### PASSAGE SHOWN

════════════════════

Sports Offer More Than Winning

Female athletes have been subject to harmful expectations for years. They want to bring back the joy.

a woman running across the finish line in a track relay race
Running the anchor leg, American Wilma Rudolph crosses the finish line to win the women's 400-meter relay at the 1960 Summer Olympics in Rome. (Bettmann / Getty)

A certain amount of discomfort is required for growth. That’s, in part, where expressions such as no pain, no gain come from—but in sports, that pain is frequently literal. Athletes push their body in order to shave a few seconds off a race time, or gain a point on a routine. In her memoir, Good for a Girl, the accomplished runner Lauren Fleshman shows how this demand for perfection is detrimental to athletes, especially women. The writer Amanda Parrish Morgan is also familiar with the high costs of this culture; in her review, she recalls the glamorization of disordered eating and collapsing on the track. When she and Fleshman were running in the 1990s, women were expected to be not only fast and strong, but also thin, no matter what it took.

════════════════════

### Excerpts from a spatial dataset
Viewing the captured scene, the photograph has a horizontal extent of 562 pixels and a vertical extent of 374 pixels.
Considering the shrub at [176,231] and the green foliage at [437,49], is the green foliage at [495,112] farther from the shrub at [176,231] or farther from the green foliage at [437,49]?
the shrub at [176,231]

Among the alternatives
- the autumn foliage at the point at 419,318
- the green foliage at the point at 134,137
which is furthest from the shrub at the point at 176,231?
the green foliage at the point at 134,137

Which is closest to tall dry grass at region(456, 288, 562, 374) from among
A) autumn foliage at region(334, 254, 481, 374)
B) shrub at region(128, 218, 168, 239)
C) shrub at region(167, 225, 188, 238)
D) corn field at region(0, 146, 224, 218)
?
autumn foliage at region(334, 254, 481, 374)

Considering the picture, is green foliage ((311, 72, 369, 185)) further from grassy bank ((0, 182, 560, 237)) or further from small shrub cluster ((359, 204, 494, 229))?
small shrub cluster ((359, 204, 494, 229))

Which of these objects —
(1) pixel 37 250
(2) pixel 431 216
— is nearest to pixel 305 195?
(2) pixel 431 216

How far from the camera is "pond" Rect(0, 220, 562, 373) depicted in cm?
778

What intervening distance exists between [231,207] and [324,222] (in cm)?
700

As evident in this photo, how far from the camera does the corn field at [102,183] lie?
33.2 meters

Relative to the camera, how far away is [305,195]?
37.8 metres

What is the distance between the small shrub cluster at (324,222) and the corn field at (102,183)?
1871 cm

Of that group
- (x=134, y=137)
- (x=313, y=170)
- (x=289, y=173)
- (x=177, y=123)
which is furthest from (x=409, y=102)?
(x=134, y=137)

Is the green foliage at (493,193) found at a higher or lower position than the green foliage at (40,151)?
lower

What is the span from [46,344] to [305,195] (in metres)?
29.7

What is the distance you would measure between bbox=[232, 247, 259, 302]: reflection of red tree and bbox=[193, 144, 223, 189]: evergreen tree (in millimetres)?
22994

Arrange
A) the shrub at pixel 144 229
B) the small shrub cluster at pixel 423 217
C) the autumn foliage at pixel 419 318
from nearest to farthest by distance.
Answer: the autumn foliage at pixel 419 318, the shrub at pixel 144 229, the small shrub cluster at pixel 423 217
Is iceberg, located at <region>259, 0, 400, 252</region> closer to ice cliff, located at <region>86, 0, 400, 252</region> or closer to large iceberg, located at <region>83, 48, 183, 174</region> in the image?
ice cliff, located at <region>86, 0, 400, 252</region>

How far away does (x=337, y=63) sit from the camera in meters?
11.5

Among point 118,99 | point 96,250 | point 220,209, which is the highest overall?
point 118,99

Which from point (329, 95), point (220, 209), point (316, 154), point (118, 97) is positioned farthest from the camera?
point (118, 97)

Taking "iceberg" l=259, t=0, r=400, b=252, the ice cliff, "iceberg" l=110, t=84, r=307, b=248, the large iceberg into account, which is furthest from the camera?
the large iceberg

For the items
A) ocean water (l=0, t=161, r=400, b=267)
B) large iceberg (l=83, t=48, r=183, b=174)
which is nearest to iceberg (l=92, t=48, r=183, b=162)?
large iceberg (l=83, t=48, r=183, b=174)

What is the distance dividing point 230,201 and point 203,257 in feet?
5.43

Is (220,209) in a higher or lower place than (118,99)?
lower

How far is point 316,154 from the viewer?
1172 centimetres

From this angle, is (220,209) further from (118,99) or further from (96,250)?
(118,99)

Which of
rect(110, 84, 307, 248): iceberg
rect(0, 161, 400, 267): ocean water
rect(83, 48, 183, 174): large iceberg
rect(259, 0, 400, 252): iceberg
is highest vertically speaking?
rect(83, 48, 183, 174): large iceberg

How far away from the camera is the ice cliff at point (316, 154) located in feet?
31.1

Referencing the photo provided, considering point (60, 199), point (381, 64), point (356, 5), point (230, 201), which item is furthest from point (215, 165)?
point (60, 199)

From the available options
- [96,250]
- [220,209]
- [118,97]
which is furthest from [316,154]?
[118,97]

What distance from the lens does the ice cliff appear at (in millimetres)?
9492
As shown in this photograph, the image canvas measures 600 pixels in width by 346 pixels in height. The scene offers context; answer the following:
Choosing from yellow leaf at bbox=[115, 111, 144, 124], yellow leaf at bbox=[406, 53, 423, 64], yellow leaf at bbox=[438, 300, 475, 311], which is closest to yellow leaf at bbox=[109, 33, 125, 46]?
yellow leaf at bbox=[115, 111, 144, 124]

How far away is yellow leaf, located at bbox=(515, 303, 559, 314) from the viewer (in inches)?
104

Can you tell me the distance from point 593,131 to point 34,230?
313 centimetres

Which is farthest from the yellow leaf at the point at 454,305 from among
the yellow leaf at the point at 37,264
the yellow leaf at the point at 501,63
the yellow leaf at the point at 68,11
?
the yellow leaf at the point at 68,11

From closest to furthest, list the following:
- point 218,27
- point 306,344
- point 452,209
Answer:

════════════════════

### WHAT IS REQUIRED
Update the passage about women in sports by giving everything from "Sports Offer More" down to "Rome. (Bettmann / Getty)" again, with "joy" replaced by "fun".

### ANSWER TO THE PROBLEM
Sports Offer More Than Winning

Female athletes have been subject to harmful expectations for years. They want to bring back the fun.

a woman running across the finish line in a track relay race
Running the anchor leg, American Wilma Rudolph crosses the finish line to win the women's 400-meter relay at the 1960 Summer Olympics in Rome. (Bettmann / Getty)